Kaum zu glauben, aber obwohl ich schon fast mein ganzes Leben in Berlin wohne und mich ja eigentlich zu den Filmfans zähle, habe ich es leider fast noch nie zur Berlinale geschafft. Keine Zeit, keine Tickets bekommen, nicht in der Stadt gewesen – es gab viele Gründe dafür. Doch zur Berlinale 2018 sollte das endlich anders werden. Ich war gleich in drei Berlinale-Filmen. Hier möchte ich auf diese in kurzer und knackiger Form zurückblicken.
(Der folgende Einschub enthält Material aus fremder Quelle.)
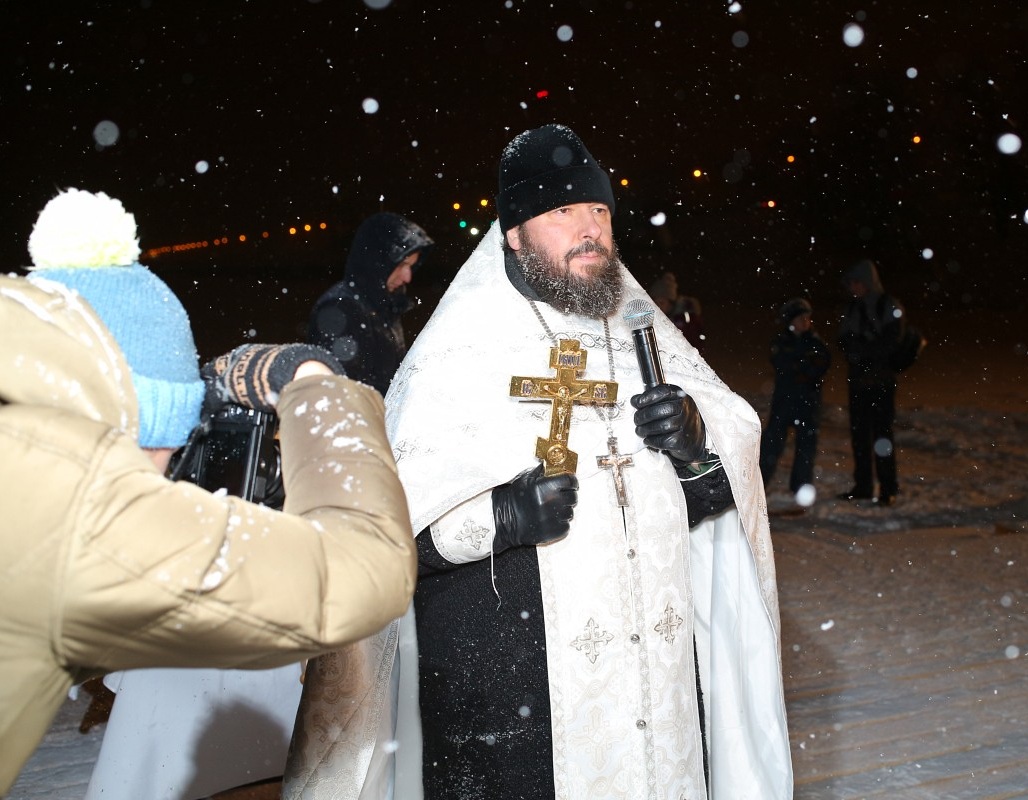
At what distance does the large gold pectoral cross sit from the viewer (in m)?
2.48

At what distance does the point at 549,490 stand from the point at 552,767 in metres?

Auf der schiefen Bahn: La terra dell’abbastanza / Boys Cry
Darum geht’s: Zwei junge Römer auf Abwegen: Eines Nachts fahren die beiden Jungs Mirko und Manolo mit dem Auto durch die Gegend – einen kurzen Moment sind sie unaufmerksam und dann ist es passiert: Sie haben einen Fußgänger überfahren und tödlich verletzt. Die Kurzschlussreaktion: Fahrerflucht. Zunächst verzweifelt und hilflos fahren sie zu Manolos Vater, um sich Rat zu holen. Dieser macht sich zunächst wenig Sorgen, da es anscheinend keinerlei Augenzeugen zu geben scheint. Dann wendet sich jedoch wenige Tage später nach dem Vorfall unverhofft das Blatt: Mirko und Manolo haben wohl unwissentlich einen wichtigen Mafia-Gangster getötet und könnten dies – so die spontane Idee von Manolos Vater – sehr gut für ihren Vorteil nutzen, um endlich ihren doch sehr prekären Verhältnissen in einem trostlosen römischen Vorort zu entkommen. Mirko und Manolo erfüllen weitere blutige Aufträge – und finden sich schneller als sie gucken können in einem Milieu aus Gewalt, Drogen und Prostitution wieder. Die beiden Jungs sind beflügelt von ihrem plötzlichen Erfolg als Gangster – übersehen dabei aber völlig, in welcher Gefahr sie dabei laufend schweben…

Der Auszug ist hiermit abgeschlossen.